At issue was a post in which Hastings announced that Netflix subscribers had watched more than 1 billion hours of video in June. That post got picked up by a number of news outlets, and Netflix stock rose that day. But as a result, the company is facing regulatory scrutiny for violating Reg FD, which is designed to provide equal access to material information among all investors, whether they be at big institutions or own small amounts of Netflix stock individually. That regulation requires public companies to issue a press release or Form 8-K when making material public information available.
Hastings took to Facebook (again) to defend his actions and to call into question the SEC investigation. He noted that the Facebook post was widely disseminated by the media, and compared the post with a previous statement the company had made on its blog, for which Netflix also didn’t release a press release or 8-K.
Among other things, Hastings wrote:
First, we think posting to over 200,000 people is very public, especially because many of my subscribers are reporters and bloggers.
Second, while we think my public Facebook post is public, we don’t currently use Facebook and other social media to get material information to investors; we usually get that information out in our extensive investor letters, press releases and SEC filings.
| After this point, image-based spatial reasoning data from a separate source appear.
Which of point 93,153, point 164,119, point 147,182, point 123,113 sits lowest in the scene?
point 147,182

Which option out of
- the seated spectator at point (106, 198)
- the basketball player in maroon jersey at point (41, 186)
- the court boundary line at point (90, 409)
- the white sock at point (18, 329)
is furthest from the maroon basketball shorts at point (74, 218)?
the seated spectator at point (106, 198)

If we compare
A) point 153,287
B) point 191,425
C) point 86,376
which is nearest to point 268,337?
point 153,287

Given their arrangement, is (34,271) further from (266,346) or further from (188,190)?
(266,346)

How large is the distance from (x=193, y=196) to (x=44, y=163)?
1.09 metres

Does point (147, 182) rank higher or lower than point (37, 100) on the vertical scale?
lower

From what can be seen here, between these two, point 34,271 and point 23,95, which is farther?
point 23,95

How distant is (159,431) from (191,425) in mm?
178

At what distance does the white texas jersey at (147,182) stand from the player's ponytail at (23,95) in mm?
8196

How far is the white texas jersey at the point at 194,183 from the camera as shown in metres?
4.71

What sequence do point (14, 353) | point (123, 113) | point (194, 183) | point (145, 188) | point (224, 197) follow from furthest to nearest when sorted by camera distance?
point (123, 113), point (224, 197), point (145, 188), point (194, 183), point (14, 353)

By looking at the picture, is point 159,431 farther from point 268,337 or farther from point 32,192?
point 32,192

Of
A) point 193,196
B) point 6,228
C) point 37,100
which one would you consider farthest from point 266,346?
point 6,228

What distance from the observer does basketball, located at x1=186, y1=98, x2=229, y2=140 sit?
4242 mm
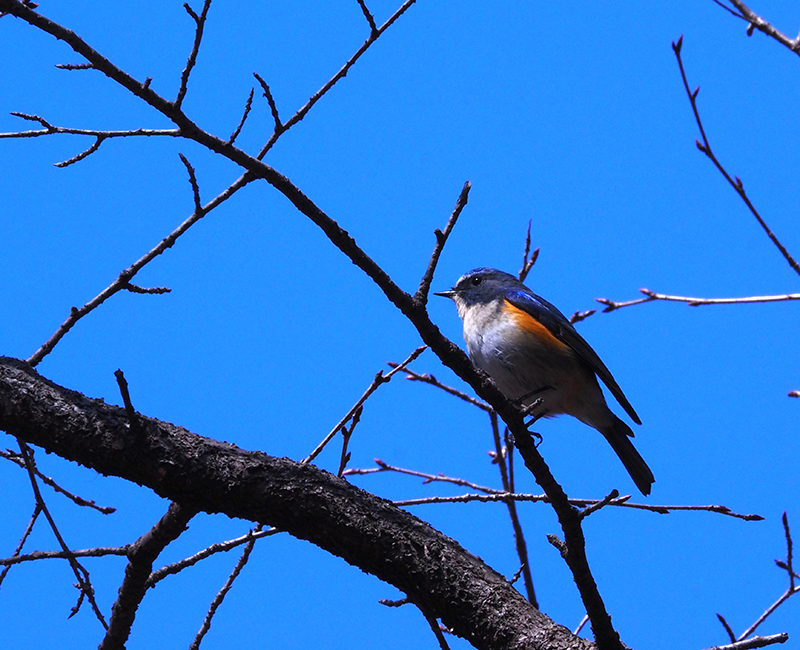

We think the fact of 1 billion hours of viewing in June was not “material” to investors, and we had blogged a few weeks before that we were serving nearly 1 billion hours per month.
Finally, while our stock rose the day of my public post, the increase started well before my mid-morning post was out, likely driven by the positive Citigroup research report the evening before.
Blogs, Twitter accounts, and now the public Facebook pages not only of a brand or corporation, but also of its officers. That’s the brave new world that the SEC is faced with regulating, and one that it doesn’t necessarily seem ready for. It’ll be interesting to see how this particular issue is resolved, and how it might affect future statements from Hastings and other high-profile executives on social networks.
For Hastings, hopefully it’ll be resolved sooner rather than later: “We remain optimistic this can be cleared up quickly through the SEC’s review process,” he wrote.